## Start TASK DATA

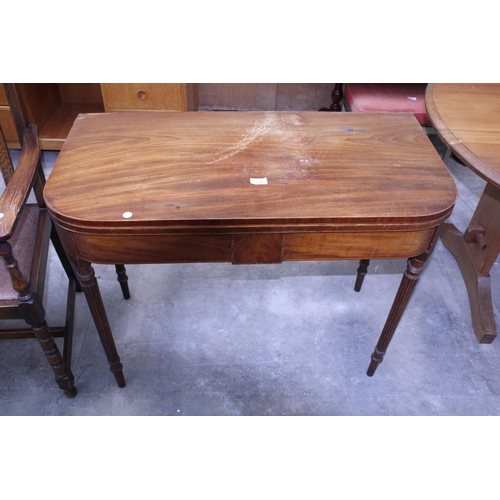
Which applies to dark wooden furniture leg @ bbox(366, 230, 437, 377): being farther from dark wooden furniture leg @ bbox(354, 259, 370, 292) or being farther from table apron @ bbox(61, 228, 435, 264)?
dark wooden furniture leg @ bbox(354, 259, 370, 292)

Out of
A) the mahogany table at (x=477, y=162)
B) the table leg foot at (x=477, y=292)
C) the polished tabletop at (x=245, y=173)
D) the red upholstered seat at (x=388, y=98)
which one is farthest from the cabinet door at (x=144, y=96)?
the table leg foot at (x=477, y=292)

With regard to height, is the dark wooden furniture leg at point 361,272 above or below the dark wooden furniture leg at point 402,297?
below

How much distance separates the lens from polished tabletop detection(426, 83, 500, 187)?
1.33 metres

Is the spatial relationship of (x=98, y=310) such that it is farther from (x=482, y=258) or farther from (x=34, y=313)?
(x=482, y=258)

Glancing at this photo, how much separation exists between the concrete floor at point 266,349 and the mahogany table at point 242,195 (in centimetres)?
42

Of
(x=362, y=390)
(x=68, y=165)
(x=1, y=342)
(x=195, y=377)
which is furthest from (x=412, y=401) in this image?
(x=1, y=342)

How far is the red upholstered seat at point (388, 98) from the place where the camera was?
2236 millimetres

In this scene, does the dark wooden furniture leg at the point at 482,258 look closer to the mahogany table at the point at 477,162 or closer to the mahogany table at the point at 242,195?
the mahogany table at the point at 477,162

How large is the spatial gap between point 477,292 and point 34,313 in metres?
1.75

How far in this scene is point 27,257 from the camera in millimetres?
1372

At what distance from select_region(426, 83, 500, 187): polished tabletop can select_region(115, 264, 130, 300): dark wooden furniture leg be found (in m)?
1.33

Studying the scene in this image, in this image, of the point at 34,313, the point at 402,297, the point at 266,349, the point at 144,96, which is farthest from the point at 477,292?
the point at 144,96

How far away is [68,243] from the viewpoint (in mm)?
1167

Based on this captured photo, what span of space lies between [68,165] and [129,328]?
2.72ft
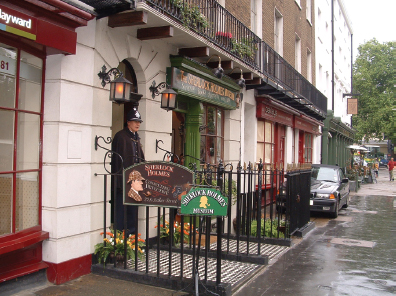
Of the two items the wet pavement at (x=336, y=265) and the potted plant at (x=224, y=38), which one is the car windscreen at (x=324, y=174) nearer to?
the wet pavement at (x=336, y=265)

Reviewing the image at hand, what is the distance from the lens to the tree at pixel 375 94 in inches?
1569

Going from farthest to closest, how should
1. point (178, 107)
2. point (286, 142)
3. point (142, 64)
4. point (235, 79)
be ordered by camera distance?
point (286, 142) < point (235, 79) < point (178, 107) < point (142, 64)

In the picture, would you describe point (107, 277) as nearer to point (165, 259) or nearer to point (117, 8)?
point (165, 259)

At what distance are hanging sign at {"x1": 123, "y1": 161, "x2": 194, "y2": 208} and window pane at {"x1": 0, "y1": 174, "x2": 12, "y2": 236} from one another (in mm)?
1408

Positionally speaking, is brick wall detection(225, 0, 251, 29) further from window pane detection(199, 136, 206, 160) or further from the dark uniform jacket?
the dark uniform jacket

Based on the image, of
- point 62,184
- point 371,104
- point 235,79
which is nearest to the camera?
point 62,184

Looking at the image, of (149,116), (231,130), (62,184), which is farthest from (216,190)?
(231,130)

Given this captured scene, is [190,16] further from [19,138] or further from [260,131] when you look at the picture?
[260,131]

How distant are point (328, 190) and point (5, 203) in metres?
10.1

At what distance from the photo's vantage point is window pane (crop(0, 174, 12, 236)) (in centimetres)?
489

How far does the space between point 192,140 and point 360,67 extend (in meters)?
42.3

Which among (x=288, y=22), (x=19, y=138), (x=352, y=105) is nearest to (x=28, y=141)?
(x=19, y=138)

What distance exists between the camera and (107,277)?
566 cm

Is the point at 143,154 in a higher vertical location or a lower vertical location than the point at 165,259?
higher
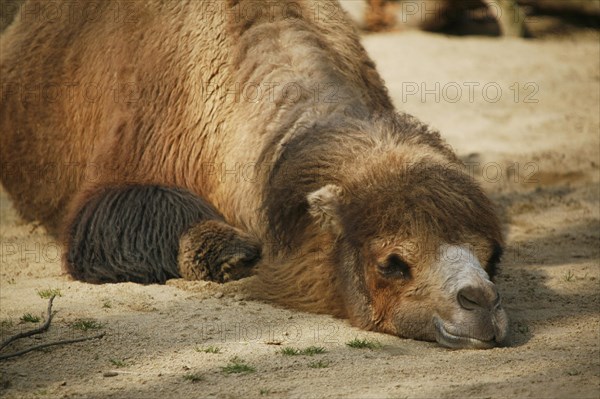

## End TASK DATA

> _WORK TO DO_
Reproduce all of the material above word for word, omitting the pictures.

> _FULL ANSWER_
Which applies to dark wooden furniture leg @ bbox(366, 230, 437, 377): being farther from dark wooden furniture leg @ bbox(354, 259, 370, 292) or being farther from table apron @ bbox(61, 228, 435, 264)?
dark wooden furniture leg @ bbox(354, 259, 370, 292)

Out of
A) the mahogany table at (x=477, y=162)
B) the table leg foot at (x=477, y=292)
C) the polished tabletop at (x=245, y=173)
D) the red upholstered seat at (x=388, y=98)
which one is farthest from the cabinet door at (x=144, y=96)?
the table leg foot at (x=477, y=292)

With regard to height, is the dark wooden furniture leg at point 361,272 above or below the dark wooden furniture leg at point 402,297?
below

How much distance separates the lens from polished tabletop detection(426, 83, 500, 187)?
1.33 metres

Is the spatial relationship of (x=98, y=310) such that it is farther from (x=482, y=258) or farther from (x=34, y=313)?
(x=482, y=258)

Glancing at this photo, how much separation exists between the concrete floor at point 266,349 and the mahogany table at point 242,195 (in centimetres)?
42

Of
(x=362, y=390)
(x=68, y=165)
(x=1, y=342)
(x=195, y=377)
which is furthest from (x=412, y=401) in this image?
(x=1, y=342)

How far is the red upholstered seat at point (388, 98) from the place where the camera was?
2236 millimetres

In this scene, does the dark wooden furniture leg at the point at 482,258 look closer to the mahogany table at the point at 477,162 or closer to the mahogany table at the point at 242,195?
the mahogany table at the point at 477,162

How large is the spatial gap between point 477,292 and point 34,313 in metres?
1.75

How far in this scene is point 27,257 from the camera in millimetres?
1372

At what distance from select_region(426, 83, 500, 187): polished tabletop can select_region(115, 264, 130, 300): dark wooden furniture leg be found (in m)?
1.33

Studying the scene in this image, in this image, of the point at 34,313, the point at 402,297, the point at 266,349, the point at 144,96, which is farthest from the point at 477,292?
the point at 144,96

How far away is [68,243] from the viewpoint (in mm)?
1167

Based on this captured photo, what span of space lies between [68,165] and [129,328]?
2.72ft
Of the two items the wet pavement at (x=336, y=265) and the potted plant at (x=224, y=38), which one is the car windscreen at (x=324, y=174) nearer to?
the wet pavement at (x=336, y=265)

Reviewing the image at hand, what is the distance from the lens to the tree at pixel 375 94 in inches?
1569

Going from farthest to closest, how should
1. point (178, 107)
2. point (286, 142)
3. point (142, 64)
4. point (235, 79)
be ordered by camera distance?
point (286, 142) < point (235, 79) < point (178, 107) < point (142, 64)

In the picture, would you describe point (107, 277) as nearer to point (165, 259) or nearer to point (117, 8)?
point (165, 259)

At what distance are hanging sign at {"x1": 123, "y1": 161, "x2": 194, "y2": 208} and window pane at {"x1": 0, "y1": 174, "x2": 12, "y2": 236} from one another (in mm)?
1408

Positionally speaking, is brick wall detection(225, 0, 251, 29) further from window pane detection(199, 136, 206, 160) or further from the dark uniform jacket?
the dark uniform jacket

Based on the image, of
- point 62,184
- point 371,104
- point 235,79
which is nearest to the camera?
point 62,184

Looking at the image, of (149,116), (231,130), (62,184), which is farthest from (216,190)?
(231,130)

Given this captured scene, is [190,16] further from [19,138] or further from [260,131] when you look at the picture?
[260,131]

How distant are point (328, 190) and point (5, 203) in metres?
10.1

At what distance from the photo's vantage point is window pane (crop(0, 174, 12, 236)) (in centimetres)?
489

How far does the space between point 192,140 and point 360,67 extend (in meters)?
42.3

Which among (x=288, y=22), (x=19, y=138), (x=352, y=105) is nearest to (x=28, y=141)?
(x=19, y=138)

What distance exists between the camera and (107,277)?
566 cm

Is the point at 143,154 in a higher vertical location or a lower vertical location than the point at 165,259?
higher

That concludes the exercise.